— The request —
Could you reproduce all of the data below line for line, with no changes at all?

----- Material provided -----

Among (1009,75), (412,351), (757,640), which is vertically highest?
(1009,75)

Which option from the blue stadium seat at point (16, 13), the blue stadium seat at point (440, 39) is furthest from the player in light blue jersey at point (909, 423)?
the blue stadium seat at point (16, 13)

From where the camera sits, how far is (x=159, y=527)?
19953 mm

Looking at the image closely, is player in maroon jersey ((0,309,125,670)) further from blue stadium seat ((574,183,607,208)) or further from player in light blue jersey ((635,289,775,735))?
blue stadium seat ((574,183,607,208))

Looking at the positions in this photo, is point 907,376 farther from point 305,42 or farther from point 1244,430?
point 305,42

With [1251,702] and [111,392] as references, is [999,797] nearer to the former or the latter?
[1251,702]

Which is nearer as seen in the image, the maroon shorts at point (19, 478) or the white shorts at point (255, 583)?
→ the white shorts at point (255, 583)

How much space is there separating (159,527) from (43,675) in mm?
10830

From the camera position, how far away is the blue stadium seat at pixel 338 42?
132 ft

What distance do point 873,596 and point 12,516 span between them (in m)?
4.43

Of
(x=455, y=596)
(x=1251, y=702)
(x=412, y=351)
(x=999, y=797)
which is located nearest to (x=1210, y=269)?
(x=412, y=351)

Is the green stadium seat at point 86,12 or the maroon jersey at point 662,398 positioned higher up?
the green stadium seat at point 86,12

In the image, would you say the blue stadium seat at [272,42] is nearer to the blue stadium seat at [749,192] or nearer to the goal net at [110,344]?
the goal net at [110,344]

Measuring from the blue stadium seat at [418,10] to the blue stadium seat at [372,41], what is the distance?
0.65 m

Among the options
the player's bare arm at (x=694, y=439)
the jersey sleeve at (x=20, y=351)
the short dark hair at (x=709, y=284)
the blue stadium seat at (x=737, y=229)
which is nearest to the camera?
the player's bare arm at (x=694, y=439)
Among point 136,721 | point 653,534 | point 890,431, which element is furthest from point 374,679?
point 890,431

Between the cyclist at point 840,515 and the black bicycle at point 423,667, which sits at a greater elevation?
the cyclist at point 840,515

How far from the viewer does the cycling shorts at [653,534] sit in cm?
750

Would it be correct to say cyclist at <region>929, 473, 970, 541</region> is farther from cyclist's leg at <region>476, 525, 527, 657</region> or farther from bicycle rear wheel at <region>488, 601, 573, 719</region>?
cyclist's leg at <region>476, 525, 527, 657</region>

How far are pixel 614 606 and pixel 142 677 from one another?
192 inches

-----

— Exercise output —
Among (1009,75), (412,351), (757,640), which is vertically highest?
(1009,75)

Which option from the blue stadium seat at point (16, 13), the blue stadium seat at point (440, 39) is furthest from the player in light blue jersey at point (909, 423)?
the blue stadium seat at point (16, 13)

From where the camera sits, how far is (x=159, y=527)?
19953 mm

Looking at the image closely, is player in maroon jersey ((0,309,125,670)) further from blue stadium seat ((574,183,607,208)) or further from player in light blue jersey ((635,289,775,735))?
blue stadium seat ((574,183,607,208))

Looking at the positions in this photo, is point 907,376 farther from point 305,42 or farther from point 1244,430?
point 305,42

With [1251,702] and [111,392] as references, is [999,797] nearer to the former or the latter?
[1251,702]

Which is nearer as seen in the image, the maroon shorts at point (19, 478) or the white shorts at point (255, 583)?
→ the white shorts at point (255, 583)

How much space is there separating (159,527) from (43,675) in mm?
10830

From the camera position, how far away is the blue stadium seat at pixel 338 42?
132 ft

What distance do point 873,596 and point 12,516 span between them (in m)?
4.43

Of
(x=455, y=596)
(x=1251, y=702)
(x=412, y=351)
(x=999, y=797)
which is located nearest to (x=1210, y=269)?
(x=412, y=351)

Is the green stadium seat at point 86,12 or the maroon jersey at point 662,398 positioned higher up?
the green stadium seat at point 86,12

In the image, would you say the blue stadium seat at [272,42] is nearer to the blue stadium seat at [749,192] or nearer to the goal net at [110,344]?
the goal net at [110,344]

Measuring from the blue stadium seat at [418,10] to the blue stadium seat at [372,41], what is the distance?
0.65 m

Among the options
the player's bare arm at (x=694, y=439)
the jersey sleeve at (x=20, y=351)
the short dark hair at (x=709, y=284)
the blue stadium seat at (x=737, y=229)
which is nearest to the camera?
the player's bare arm at (x=694, y=439)
Among point 136,721 | point 653,534 | point 890,431, which element is furthest from point 374,679?
point 890,431

Between the cyclist at point 840,515 and the black bicycle at point 423,667, which sits at a greater elevation?
the cyclist at point 840,515

How far from the viewer does the cycling shorts at [653,534] sit in cm?
750

Would it be correct to say cyclist at <region>929, 473, 970, 541</region> is farther from cyclist's leg at <region>476, 525, 527, 657</region> or farther from bicycle rear wheel at <region>488, 601, 573, 719</region>?
cyclist's leg at <region>476, 525, 527, 657</region>

How far are pixel 614 606 and pixel 142 677 from one another?
192 inches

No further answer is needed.